Thursday, May 22, 2008

Best American Essays of the [20th] Century (4)

Best American Essays of the Century (16 - 20)
Editors: Oates and Atwan
Boston, New York: Houghton Mifflin Company
2000

Why read it? The essays are in chronological order, from Mark Twain’s “Corn-pone Opinions,” 1901, to Saul Bellow’s “Graven Images” in 1997. If you expect these essays to be pleasant, comforting and fun to read, you are mistaken. Joyce Carol Oates, one of the editors of the book, says, “My belief is that art should not be comforting; for comfort, we have mass entertainment, and one another Art should provoke, disturb, arouse our emotions, expand our sympathies in directions we may not anticipate and may not even wish.” Most of these essays provoke. Many of them I had never read, but they paint a vivid portrait of the twentieth century.

16. Richard Wright. "The Ethics of Living Jim Crow." 1937. Learning to live in a white man's world, a world of unspeakable cruelty. No wonder Richard Wright and other blacks who endured this cruelty were bitter. This story is raw and inspires hatred of the Southern whites.

17. James Agee. "Knoxville: Summer of 1915." 1938. Impressions of an idyllic, soft summer night surrounded by family and friends. Told from the point of view of a little boy. Reminds of Remembrance of Things Past by Proust.

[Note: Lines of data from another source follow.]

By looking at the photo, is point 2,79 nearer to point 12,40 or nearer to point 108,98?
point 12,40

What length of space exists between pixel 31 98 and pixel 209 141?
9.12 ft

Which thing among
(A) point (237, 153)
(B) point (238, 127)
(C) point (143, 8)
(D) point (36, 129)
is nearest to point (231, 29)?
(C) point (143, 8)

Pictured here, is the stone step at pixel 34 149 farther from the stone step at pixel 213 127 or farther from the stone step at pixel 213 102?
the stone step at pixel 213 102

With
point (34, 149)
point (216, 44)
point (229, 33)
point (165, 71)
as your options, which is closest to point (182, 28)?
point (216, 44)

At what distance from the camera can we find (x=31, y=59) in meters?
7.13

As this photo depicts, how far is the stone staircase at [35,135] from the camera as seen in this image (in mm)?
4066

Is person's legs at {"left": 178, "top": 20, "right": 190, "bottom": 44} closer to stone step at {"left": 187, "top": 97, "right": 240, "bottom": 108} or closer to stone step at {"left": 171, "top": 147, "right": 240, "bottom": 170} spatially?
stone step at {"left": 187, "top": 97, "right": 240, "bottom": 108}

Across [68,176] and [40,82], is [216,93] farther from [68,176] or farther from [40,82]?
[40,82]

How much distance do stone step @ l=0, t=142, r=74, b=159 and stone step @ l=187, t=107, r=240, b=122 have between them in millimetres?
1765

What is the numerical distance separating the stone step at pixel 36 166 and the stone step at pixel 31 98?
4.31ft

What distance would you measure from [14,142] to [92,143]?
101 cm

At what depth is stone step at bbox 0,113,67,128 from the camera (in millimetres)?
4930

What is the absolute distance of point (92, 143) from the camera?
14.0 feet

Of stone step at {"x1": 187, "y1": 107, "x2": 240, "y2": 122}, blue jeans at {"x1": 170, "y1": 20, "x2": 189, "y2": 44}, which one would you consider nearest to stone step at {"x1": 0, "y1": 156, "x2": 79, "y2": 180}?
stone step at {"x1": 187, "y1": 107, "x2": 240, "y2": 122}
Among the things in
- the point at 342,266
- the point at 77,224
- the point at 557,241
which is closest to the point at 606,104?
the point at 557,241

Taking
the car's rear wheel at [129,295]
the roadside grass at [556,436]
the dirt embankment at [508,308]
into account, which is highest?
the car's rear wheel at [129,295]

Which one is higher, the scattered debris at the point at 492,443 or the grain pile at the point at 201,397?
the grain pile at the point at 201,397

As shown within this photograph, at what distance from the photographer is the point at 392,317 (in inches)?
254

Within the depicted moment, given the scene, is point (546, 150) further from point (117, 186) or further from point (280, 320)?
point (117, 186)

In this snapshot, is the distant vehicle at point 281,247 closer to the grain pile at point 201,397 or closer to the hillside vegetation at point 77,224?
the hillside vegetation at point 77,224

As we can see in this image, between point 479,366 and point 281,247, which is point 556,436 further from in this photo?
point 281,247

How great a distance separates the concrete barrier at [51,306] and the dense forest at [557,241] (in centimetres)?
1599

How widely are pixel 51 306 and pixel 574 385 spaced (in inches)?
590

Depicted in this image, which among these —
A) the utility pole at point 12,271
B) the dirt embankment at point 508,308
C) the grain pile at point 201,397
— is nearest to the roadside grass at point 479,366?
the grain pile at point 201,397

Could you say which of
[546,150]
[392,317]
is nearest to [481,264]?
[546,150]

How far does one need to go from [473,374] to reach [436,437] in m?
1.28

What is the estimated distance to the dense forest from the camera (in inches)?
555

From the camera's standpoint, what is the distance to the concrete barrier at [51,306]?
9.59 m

18. Robert Frost. "The Figure a Poem Makes." 1939. Frost reflects on the response he has to poems. His most memorable line: "It begins in delight and ends in wisdom."

19. E.B. White. "Once More to the Lake." 1941. On his return to the Maine lake where he spent his summers as a child, as an adult with his children, the author feels the years slipping away. Everything is the same as when he was a child. Almost. Outboard motors are an irritant. And as he watches his young son, he has a premonition of his death.

20. S. J. Perelman. "Insert Flap 'A' and Throw Away." 1944. "One stifling summer afternoon last August, in the attic of a tiny stone house in Pennsylvania, I made a most interesting discovery: the shortest, cheapest method of inducing a nervous breakdown ever perfected. In this technique, the subject is placed in a sharply sloping attic heated to 340 degrees F., and given a mothproof closet known as the Jiffy-Cloz to assemble. The Jiffy-Cloz, procurable at any department store or neighborhood insane asylum, consists of half a dozen gigantic sheets of red cardboard, two plywood doors, a clothes rack, and a packet of staples. With these is included a set of instructions mimeographed in pale-violet ink, fruity with phrases like 'Pass section F through slot AA, taking care not to fold tabs behind washer (See Fig. 9).' The cardboard is so processed that as the subject struggles convulsively to force the staple through, it suddenly buckles, plunging the staple deep into his thumb."